Lost hiker ignoring rescue calls is relatably Gen Z

Natasha Pszenicki

Picture the scene: you’re stuck up a mountain with no one in sight, miles from civilisation, the snow is falling thick and fast. Your phone starts to ring — a saving grace? Au contraire. For one man who went missing for 24 hours last week while hiking on Colorado’s highest mountain, it was the piece de resistance. The phone call was from an unknown number. So, naturally, he repeatedly declined the calls. Turns out it was the rescue services trying to get hold of him.

I think I could make a pretty accurate guess at your age range by whether your response to this is “what an idiot” or “yeah, relatable”. If it’s the former, you’re probably a Boomer (sorry) and the latter, millennial or Gen Z — aka the generation who can’t stand phone calls.

Dubbed the “anxious generation” for our perceived susceptibility to mental health problems, for those of us born post-1980, the idea of perishing in the wilderness might be preferable to the anxiety of answering a spontaneous phone call.

Having lived most of our lives with the ability to text, we are so accustomed to the comfort of having a conversation at our own pace, thinking through what to say and how to say it, that a phone call out of the blue feels like an ambush.
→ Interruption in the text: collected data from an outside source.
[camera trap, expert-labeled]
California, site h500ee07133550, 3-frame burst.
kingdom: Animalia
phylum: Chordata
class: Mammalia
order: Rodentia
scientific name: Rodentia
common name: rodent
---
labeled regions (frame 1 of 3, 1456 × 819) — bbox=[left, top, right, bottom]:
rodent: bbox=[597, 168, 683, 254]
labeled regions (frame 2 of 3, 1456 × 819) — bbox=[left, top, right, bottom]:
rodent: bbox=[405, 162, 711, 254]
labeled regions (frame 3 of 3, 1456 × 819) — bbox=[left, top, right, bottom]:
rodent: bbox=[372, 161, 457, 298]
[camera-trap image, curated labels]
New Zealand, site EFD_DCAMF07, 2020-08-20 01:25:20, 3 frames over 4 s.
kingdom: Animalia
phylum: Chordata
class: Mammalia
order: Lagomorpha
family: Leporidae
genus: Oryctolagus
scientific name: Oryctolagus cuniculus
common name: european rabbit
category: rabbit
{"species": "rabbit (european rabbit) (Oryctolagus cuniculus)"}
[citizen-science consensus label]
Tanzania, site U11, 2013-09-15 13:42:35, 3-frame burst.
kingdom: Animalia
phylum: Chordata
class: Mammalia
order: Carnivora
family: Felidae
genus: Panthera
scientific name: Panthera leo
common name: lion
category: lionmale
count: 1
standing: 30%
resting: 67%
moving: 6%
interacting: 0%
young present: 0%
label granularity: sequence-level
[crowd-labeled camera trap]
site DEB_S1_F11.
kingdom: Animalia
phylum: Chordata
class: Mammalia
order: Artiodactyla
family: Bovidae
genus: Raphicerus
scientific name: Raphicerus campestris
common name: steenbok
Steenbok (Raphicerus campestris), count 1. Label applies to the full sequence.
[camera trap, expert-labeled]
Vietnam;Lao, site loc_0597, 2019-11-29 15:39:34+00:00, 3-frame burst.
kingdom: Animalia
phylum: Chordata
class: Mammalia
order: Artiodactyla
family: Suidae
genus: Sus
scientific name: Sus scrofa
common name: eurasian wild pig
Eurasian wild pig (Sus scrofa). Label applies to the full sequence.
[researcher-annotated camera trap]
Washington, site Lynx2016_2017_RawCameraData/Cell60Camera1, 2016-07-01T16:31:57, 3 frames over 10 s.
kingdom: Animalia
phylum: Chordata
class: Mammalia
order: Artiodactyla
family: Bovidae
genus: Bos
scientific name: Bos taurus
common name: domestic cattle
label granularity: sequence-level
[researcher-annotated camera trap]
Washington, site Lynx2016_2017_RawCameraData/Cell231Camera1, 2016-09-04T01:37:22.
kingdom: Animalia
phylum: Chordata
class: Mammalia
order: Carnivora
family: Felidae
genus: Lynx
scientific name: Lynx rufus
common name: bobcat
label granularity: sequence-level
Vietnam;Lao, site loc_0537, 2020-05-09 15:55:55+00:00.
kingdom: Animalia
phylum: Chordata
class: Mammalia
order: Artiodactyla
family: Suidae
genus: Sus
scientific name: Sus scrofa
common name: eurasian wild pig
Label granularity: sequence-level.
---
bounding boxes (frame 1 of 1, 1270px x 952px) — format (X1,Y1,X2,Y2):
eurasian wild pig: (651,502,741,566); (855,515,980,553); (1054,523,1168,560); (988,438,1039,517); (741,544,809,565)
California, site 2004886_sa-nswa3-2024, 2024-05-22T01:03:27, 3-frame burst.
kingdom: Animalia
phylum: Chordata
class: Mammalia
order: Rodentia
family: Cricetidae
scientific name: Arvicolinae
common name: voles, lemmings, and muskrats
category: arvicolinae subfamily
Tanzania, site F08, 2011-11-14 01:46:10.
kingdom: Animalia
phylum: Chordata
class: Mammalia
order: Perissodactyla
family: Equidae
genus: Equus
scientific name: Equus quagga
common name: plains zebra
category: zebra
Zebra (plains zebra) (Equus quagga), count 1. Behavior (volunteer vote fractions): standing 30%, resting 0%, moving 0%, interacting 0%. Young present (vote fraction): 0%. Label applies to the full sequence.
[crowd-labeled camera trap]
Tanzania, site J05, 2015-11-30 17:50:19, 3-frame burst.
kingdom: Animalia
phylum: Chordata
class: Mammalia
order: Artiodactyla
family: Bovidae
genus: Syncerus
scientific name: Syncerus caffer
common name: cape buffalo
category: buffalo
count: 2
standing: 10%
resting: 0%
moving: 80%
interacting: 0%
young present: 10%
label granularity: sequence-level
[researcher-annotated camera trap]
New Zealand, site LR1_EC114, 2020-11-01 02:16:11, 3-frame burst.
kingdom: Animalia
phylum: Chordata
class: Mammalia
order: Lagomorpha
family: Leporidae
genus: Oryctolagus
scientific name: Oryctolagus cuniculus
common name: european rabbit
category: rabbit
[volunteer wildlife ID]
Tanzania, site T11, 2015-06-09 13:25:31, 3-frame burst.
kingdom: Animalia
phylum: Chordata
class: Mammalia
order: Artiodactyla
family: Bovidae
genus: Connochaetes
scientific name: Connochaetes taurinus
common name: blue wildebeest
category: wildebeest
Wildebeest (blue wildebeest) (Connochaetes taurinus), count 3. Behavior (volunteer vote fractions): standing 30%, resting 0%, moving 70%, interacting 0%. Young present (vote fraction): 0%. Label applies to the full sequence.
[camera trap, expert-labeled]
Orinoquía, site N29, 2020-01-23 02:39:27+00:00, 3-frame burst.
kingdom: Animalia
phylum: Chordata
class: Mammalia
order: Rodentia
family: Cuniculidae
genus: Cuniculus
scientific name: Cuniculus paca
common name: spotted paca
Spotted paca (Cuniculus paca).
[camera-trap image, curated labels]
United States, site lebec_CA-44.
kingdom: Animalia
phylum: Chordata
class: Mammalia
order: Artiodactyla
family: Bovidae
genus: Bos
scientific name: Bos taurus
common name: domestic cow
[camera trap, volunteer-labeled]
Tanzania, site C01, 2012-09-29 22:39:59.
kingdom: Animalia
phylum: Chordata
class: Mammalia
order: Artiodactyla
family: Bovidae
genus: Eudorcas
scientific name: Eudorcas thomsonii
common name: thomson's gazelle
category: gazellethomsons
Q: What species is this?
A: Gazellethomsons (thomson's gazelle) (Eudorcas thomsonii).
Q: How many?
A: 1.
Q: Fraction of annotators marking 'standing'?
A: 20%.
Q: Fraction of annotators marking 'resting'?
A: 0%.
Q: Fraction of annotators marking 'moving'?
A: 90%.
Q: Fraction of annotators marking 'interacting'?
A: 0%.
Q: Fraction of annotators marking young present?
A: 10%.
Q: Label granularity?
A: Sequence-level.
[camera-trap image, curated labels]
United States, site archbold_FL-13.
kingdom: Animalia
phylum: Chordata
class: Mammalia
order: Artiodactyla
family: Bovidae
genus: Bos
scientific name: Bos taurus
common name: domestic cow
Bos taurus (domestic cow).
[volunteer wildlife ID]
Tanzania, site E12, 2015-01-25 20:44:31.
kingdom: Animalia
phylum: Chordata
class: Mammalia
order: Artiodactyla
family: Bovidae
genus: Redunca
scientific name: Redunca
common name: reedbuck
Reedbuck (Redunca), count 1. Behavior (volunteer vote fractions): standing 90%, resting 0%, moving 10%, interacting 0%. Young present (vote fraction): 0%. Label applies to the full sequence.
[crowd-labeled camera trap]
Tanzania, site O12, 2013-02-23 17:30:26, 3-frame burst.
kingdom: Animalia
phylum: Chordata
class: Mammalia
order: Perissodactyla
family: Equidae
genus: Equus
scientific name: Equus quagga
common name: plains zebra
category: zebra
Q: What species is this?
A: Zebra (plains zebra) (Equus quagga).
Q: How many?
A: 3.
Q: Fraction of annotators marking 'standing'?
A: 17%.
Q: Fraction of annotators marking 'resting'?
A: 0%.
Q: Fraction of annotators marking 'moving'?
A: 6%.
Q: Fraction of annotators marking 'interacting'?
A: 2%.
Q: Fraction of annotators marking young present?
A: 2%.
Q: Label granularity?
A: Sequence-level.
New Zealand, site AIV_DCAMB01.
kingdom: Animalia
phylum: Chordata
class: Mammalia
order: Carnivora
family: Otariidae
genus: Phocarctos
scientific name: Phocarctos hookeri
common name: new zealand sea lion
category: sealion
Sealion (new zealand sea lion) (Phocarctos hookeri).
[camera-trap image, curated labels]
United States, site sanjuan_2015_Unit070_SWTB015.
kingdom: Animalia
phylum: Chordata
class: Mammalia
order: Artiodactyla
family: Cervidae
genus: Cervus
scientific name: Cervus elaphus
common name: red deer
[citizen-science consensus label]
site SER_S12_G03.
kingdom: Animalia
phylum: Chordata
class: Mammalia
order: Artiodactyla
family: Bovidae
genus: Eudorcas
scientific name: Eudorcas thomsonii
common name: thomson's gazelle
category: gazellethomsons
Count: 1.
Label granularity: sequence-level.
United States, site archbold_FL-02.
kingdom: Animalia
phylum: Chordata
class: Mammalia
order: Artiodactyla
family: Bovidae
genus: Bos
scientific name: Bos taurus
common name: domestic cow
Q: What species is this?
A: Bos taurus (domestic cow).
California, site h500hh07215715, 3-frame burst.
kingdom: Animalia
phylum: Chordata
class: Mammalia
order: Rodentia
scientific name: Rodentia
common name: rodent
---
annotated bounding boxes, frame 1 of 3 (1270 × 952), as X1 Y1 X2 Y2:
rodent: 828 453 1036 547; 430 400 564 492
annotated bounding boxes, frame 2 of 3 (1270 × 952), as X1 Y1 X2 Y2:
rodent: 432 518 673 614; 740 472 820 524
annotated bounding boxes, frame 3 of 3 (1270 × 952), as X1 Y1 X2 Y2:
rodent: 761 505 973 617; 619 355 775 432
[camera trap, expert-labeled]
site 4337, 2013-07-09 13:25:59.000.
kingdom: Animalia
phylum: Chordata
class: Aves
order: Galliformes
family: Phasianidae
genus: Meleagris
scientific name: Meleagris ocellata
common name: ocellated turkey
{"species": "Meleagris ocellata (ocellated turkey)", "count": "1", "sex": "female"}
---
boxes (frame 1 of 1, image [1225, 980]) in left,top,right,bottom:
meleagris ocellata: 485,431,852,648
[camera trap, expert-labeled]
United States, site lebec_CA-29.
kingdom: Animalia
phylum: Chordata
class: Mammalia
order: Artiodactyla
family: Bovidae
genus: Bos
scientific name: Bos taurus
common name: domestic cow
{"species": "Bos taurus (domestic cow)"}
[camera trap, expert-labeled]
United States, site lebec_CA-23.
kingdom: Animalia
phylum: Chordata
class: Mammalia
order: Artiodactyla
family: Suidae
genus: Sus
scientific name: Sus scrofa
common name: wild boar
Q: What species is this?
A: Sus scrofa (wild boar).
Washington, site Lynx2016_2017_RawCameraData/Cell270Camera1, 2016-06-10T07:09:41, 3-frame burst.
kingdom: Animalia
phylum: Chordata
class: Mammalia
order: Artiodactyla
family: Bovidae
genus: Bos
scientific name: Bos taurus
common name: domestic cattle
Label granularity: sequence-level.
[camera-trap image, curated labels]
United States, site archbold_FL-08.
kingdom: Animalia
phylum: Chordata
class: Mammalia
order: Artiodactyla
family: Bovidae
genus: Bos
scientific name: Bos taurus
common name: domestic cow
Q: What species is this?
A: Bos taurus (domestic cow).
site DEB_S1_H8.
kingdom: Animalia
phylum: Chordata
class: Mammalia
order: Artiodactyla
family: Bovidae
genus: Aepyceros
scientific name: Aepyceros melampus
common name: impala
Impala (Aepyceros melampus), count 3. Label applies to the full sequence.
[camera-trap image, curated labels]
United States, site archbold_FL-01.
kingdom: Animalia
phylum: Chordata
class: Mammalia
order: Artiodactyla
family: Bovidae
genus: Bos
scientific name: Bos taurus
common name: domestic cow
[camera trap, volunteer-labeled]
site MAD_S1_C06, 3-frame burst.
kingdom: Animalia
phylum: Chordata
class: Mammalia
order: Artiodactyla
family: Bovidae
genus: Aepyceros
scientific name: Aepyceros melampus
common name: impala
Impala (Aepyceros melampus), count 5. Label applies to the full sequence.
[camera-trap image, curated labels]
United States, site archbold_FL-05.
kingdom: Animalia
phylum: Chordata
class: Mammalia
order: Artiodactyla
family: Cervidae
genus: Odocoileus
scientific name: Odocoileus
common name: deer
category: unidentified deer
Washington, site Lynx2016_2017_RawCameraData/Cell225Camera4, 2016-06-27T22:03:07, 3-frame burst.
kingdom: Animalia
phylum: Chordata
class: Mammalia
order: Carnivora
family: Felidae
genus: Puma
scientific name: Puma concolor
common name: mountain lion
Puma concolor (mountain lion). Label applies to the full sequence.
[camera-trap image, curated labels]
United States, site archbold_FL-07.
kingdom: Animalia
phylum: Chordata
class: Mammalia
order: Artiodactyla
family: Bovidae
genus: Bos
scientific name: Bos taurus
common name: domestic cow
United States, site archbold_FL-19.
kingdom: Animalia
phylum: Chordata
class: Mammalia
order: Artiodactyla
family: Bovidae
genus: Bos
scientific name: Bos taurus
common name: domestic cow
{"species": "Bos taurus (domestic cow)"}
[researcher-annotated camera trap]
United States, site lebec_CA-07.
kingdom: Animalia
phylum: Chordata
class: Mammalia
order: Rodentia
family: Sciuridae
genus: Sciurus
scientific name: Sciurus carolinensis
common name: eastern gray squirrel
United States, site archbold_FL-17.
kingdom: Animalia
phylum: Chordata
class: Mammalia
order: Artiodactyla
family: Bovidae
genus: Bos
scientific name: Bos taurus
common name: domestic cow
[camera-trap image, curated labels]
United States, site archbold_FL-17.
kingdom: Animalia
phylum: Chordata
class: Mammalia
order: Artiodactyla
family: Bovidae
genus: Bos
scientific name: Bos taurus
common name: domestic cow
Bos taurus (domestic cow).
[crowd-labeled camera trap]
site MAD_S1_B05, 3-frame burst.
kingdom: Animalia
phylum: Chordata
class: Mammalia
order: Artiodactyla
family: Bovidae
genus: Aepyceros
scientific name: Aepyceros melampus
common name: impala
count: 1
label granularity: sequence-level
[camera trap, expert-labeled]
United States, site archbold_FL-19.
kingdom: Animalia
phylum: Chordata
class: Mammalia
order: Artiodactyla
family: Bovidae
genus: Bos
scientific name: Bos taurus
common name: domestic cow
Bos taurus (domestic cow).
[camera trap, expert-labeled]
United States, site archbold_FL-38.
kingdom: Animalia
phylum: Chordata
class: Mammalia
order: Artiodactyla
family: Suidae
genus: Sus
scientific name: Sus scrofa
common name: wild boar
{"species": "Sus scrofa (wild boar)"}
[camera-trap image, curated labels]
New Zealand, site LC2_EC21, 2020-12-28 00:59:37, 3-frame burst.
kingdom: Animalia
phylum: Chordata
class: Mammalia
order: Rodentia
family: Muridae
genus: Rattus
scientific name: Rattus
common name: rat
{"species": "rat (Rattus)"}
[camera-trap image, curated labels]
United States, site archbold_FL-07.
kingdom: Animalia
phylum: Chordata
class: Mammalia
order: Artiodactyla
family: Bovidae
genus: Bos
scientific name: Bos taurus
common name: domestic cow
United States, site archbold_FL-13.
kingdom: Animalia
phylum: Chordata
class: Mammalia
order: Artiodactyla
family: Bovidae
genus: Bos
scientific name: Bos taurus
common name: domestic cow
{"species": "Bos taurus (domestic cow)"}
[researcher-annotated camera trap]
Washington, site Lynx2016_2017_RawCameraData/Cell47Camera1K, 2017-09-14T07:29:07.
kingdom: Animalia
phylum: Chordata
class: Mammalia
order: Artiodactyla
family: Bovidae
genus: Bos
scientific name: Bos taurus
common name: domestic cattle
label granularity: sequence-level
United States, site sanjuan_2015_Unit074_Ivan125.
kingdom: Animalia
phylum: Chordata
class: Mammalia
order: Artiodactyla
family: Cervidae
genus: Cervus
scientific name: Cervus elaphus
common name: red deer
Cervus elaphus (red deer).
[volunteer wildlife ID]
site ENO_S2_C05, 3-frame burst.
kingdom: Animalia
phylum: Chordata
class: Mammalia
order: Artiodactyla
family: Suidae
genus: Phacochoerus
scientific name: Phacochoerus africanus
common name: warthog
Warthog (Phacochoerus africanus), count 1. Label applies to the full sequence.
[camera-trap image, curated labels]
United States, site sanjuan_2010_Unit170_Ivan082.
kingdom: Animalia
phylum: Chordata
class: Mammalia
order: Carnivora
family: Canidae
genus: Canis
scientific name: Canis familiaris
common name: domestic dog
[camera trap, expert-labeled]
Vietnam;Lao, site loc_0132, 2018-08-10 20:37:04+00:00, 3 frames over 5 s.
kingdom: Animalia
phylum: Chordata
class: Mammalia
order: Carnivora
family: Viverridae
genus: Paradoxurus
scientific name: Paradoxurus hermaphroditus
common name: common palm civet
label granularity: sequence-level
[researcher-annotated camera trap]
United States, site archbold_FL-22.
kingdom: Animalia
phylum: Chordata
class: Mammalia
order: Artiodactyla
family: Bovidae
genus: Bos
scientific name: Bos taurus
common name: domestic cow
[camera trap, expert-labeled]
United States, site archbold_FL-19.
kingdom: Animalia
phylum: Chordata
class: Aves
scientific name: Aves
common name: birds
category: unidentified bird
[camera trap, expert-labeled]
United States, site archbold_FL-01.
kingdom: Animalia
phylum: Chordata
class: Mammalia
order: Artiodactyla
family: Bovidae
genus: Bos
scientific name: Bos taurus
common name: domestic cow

Why? Because phone calls demand an instant response with no opportunity for carefully curated and edited thoughts. It’s not that we necessarily want to avoid phone calls altogether, but more that they are an event we need to prepare for.

The trouble is that this then becomes a vicious cycle. Because young people don’t call each other for a catch-up, I assume that whenever anyone does ring me, it’s either a scam, a serious emergency or a telling off. So I sheepishly clutch my phone and stare at the screen until it stops vibrating (that’s another thing, we never have our phones on loud), and then get a voicemail from, invariably, my mum, asking if I’ve still got that headache.

I was sitting next to my best friend the other day when she got a call from an unknown number. She didn’t answer, obviously. Turns out it was someone calling back from her dream job offering her an interview. Boomers please, we love you, but sometimes an email wouldn’t hurt.